- _TEKS KAJIAN_
╔══

Penyakit rabies mengakibatkan terjadinya infeksi pada susunan saraf pusat akibat virus dalam genus Lyssavirus dan keluarga Rhabdoviridae melalui kontak langsung dengan air liur atau cakaran hewan yang terinfeksi virus tersebut. Meskipun prevalensi rabies cukup rendah, namun dampak yang ditimbulkan oleh penyakit ini bisa menimbulkan kematian pada penderitanya. Kewaspadaan terhadap virus rabies pada anjing atau hewan peliharaan merupakan respon yang tidak boleh disepelekan. Manusia harus memiliki pengetahuan dan sikap untuk menghadapi maraknya kasus rabies. Dunia kesehatan menetapkan rabies sebagai penyakit yang berbahaya dan mengancam jiwa penderitanya. Oleh karena itu, penyakit rabies ditetapkan sebagai penyakit prioritas dalam lingkup penularan dari hewan ke manusia di negara Indonesia.
Sumber penyakit rabies pada manusia umumnya berasal dari anjing dan kucing, karena hewan tersebut yang berdekatan dengan lingkungan bahkan hewan tersebut dipelihara dalam rumah. Virus rabies menular ke manusia dan hewan melalui air liur, biasanya melalui gigitan, cakaran, atau kontak langsung dengan mukosa (misalnya mata, mulut, atau luka terbuka). Penularan rabies bisa melalui penghirupan aerosol yang mengandung virus, konsumsi daging mentah atau susu dari hewan yang terinfeksi, atau melalui transplantasi organ namun sangat jarang terjadi.

╚══

[Entri Data Tersimpan]
╔══

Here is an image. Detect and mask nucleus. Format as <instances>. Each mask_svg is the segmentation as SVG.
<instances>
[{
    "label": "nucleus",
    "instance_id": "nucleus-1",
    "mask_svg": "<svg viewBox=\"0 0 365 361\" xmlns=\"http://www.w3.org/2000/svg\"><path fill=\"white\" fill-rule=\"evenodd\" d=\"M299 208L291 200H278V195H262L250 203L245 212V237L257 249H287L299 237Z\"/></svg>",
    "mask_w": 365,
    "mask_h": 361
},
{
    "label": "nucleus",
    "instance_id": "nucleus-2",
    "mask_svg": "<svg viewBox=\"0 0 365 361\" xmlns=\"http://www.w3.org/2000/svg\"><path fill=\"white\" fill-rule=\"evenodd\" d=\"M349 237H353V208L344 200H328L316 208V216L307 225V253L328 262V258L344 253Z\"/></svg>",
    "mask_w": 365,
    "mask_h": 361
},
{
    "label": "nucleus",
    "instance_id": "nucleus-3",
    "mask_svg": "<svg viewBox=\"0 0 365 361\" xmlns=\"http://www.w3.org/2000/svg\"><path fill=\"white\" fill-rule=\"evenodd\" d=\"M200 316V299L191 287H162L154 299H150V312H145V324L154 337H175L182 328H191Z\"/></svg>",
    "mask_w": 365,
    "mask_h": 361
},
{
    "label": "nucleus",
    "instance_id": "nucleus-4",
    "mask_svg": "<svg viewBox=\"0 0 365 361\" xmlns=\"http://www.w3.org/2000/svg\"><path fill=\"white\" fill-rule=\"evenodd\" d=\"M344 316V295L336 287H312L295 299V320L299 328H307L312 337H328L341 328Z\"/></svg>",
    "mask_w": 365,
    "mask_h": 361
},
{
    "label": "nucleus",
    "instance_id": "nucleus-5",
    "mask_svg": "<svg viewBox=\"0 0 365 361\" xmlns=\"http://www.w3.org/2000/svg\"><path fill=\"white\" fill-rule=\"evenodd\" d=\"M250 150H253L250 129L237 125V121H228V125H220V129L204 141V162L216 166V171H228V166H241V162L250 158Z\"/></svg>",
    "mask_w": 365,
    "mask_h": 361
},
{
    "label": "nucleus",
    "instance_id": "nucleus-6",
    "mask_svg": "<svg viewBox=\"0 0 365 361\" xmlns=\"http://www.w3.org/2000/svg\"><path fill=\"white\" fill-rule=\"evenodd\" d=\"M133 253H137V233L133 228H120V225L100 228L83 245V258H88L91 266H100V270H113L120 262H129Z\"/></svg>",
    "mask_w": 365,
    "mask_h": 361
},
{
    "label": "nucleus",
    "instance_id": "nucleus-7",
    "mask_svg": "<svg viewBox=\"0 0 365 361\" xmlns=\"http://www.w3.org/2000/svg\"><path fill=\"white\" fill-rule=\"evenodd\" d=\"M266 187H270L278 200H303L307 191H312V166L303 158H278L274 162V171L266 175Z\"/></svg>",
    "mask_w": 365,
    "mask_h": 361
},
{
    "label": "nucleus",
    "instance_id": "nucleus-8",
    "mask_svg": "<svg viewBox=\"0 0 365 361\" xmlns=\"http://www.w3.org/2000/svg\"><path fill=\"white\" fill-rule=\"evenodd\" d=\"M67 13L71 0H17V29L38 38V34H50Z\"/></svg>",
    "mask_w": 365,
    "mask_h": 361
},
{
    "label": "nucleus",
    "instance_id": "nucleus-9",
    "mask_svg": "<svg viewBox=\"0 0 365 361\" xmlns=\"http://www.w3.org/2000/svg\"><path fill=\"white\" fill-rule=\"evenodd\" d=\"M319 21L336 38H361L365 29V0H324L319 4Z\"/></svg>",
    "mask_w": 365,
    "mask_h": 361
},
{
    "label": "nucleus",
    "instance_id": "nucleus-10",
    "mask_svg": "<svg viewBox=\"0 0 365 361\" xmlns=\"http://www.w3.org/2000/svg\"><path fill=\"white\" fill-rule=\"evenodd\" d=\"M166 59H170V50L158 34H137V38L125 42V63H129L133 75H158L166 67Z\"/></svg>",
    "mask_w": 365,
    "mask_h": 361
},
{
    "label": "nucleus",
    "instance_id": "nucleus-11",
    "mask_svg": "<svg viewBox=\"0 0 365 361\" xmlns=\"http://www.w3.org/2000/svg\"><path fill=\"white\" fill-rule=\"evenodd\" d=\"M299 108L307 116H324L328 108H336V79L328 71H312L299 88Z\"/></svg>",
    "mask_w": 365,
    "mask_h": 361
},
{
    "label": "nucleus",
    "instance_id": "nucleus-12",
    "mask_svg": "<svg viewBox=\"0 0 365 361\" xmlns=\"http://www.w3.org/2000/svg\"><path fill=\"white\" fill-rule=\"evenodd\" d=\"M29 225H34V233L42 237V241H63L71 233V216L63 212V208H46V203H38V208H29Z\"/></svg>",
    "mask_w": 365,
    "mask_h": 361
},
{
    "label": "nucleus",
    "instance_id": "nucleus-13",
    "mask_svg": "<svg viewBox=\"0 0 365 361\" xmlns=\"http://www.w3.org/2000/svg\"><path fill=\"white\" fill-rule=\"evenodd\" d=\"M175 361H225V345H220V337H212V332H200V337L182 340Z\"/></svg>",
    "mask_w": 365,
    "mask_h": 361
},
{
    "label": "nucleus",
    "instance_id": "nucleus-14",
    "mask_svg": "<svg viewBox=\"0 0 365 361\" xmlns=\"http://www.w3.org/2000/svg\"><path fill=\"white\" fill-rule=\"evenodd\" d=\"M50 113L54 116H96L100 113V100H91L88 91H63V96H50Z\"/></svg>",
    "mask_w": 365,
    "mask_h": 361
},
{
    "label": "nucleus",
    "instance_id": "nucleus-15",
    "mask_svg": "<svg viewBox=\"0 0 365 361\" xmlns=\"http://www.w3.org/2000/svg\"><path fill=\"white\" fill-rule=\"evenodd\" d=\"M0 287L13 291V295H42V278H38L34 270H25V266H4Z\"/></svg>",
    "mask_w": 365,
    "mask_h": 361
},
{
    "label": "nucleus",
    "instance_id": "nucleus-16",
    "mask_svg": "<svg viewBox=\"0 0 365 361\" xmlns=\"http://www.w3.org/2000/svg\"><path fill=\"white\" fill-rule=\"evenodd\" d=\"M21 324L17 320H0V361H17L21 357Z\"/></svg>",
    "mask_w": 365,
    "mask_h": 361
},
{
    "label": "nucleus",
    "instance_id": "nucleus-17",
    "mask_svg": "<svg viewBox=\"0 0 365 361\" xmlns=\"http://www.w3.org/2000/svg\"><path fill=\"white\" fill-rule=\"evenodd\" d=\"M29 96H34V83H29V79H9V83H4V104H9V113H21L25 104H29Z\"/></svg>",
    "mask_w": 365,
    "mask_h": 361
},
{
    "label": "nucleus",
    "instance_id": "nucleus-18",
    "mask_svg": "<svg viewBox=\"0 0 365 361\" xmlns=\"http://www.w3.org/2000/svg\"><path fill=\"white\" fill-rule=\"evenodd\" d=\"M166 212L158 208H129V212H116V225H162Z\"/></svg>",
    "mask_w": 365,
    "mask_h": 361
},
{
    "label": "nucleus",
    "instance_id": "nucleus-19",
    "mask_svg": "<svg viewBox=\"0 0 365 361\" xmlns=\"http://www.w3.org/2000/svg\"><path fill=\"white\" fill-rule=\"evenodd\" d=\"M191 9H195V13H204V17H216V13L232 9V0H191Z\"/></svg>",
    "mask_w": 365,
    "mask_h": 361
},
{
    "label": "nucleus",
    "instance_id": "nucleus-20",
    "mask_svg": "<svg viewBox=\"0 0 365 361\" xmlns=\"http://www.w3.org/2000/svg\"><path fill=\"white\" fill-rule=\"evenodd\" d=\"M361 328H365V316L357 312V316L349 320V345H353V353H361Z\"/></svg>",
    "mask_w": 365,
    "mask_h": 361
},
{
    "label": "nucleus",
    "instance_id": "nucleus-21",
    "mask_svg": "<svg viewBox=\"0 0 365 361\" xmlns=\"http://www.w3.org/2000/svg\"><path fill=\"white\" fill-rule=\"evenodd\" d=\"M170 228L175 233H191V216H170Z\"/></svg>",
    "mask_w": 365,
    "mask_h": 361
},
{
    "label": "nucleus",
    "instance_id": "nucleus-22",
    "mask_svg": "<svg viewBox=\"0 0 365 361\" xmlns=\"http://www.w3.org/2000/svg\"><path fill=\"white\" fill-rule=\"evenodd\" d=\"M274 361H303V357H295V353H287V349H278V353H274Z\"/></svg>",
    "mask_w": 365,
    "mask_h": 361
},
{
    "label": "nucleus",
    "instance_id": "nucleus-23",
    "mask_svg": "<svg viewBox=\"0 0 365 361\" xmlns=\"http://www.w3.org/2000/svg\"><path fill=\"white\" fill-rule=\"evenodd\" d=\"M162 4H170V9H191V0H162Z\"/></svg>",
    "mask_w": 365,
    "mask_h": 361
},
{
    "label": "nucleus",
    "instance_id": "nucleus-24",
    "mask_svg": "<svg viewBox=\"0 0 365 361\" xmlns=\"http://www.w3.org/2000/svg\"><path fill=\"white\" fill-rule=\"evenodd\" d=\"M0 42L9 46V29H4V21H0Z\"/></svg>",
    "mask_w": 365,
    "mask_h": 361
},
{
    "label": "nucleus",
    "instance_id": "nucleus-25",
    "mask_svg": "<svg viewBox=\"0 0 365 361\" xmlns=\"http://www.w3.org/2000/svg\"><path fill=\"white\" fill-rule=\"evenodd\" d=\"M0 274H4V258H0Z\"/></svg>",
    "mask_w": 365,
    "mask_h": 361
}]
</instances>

╚══

- _PERMINTAAN TUGAS 1_
Tulis ulang seluruh bagian teks tentang rabies dari "Penyakit rabies mengakibatkan" sampai dengan "di negara Indonesia.", dengan mengganti "prevalensi" menjadi "angka kejadian".
- _PERMINTAAN TUGAS 2_
Sajikan paragraf teks tentang rabies yang diawali "Sumber penyakit rabies pada manusia" dalam bentuk daftar butir tanpa menghilangkan fakta pokoknya.
- _PERMINTAAN TUGAS 3_
Lanjutkan teks tentang rabies mulai dari sesudah kalimat terakhirnya.
Daftar tersebut merupakan bahan yang terpisah dari teks tentang rabies.

- _AREA JAWABAN 1_
Penyakit rabies mengakibatkan terjadinya infeksi pada susunan saraf pusat akibat virus dalam genus Lyssavirus dan keluarga Rhabdoviridae melalui kontak langsung dengan air liur atau cakaran hewan yang terinfeksi virus tersebut. Meskipun angka kejadian rabies cukup rendah, namun dampak yang ditimbulkan oleh penyakit ini bisa menimbulkan kematian pada penderitanya. Kewaspadaan terhadap virus rabies pada anjing atau hewan peliharaan merupakan respon yang tidak boleh disepelekan. Manusia harus memiliki pengetahuan dan sikap untuk menghadapi maraknya kasus rabies. Dunia kesehatan menetapkan rabies sebagai penyakit yang berbahaya dan mengancam jiwa penderitanya. Oleh karena itu, penyakit rabies ditetapkan sebagai penyakit prioritas dalam lingkup penularan dari hewan ke manusia di negara Indonesia.

- _AREA JAWABAN 2_
- Sumber rabies pada manusia umumnya adalah anjing dan kucing karena hewan tersebut dekat dengan lingkungan manusia, bahkan dipelihara di dalam rumah.
- Virus menular ke manusia dan hewan melalui air liur, biasanya lewat gigitan, cakaran, atau kontak langsung dengan mukosa (misalnya mata, mulut, atau luka terbuka).
- Penularan juga dapat terjadi melalui penghirupan aerosol yang mengandung virus, konsumsi daging mentah atau susu dari hewan terinfeksi, atau transplantasi organ, tetapi sangat jarang terjadi.

- _AREA JAWABAN 3_
Berikut beberapa hewan yang beresiko menularkan virus rabies kepada manusia :
- Anjing
- Kucing
- Kelinci
- Kuda
- Kelelawar
- Monyet
- Musang
- Rakun
Gejala rabies umumnya muncul 3 hingga 12 minggu setelah kontak dengan hewan terinfeksi, namun bisa juga muncul dalam hitungan tahun. Gejala-gejala yang dialami manusia yang terpapar virus rabies yaitu :
- Gejala awal yang mirip flu, seperti demam, pusing, dan badan lemas.
- Rasa tidak nyaman, kesemutan, atau gatal di lokasi gigitan.
- Perubahan perilaku, seperti kecemasan, agitasi, kebingungan, dan insomnia.
- Takut air (hidrofobia), takut cahaya (fotofobia), dan aerofobia.
- Air liur berlebihan (hipersalivasi).
- Gerakan sempoyongan, kejang, hingga lumpuh.
- Mulut berbusa.
- Penurunan nafsu makan.
- Sakit kepala, tenggorokan, mual, dan muntah.
Saat ini belum ada alat diagnostik yang disetujui WHO untuk mendeteksi infeksi rabies sebelum timbulnya penyakit klinis. Diagnosis klinis rabies sulit dilakukan tanpa riwayat kontak yang dapat dipercaya dengan hewan rabies atau gejala spesifik hidrofobia atau aerofobia. Meskipun vaksin rabies dan imunoglobulin untuk manusia sudah tersedia, namun hal ini seringkali tidak dapat diakses atau terjangkau oleh mereka yang membutuhkan.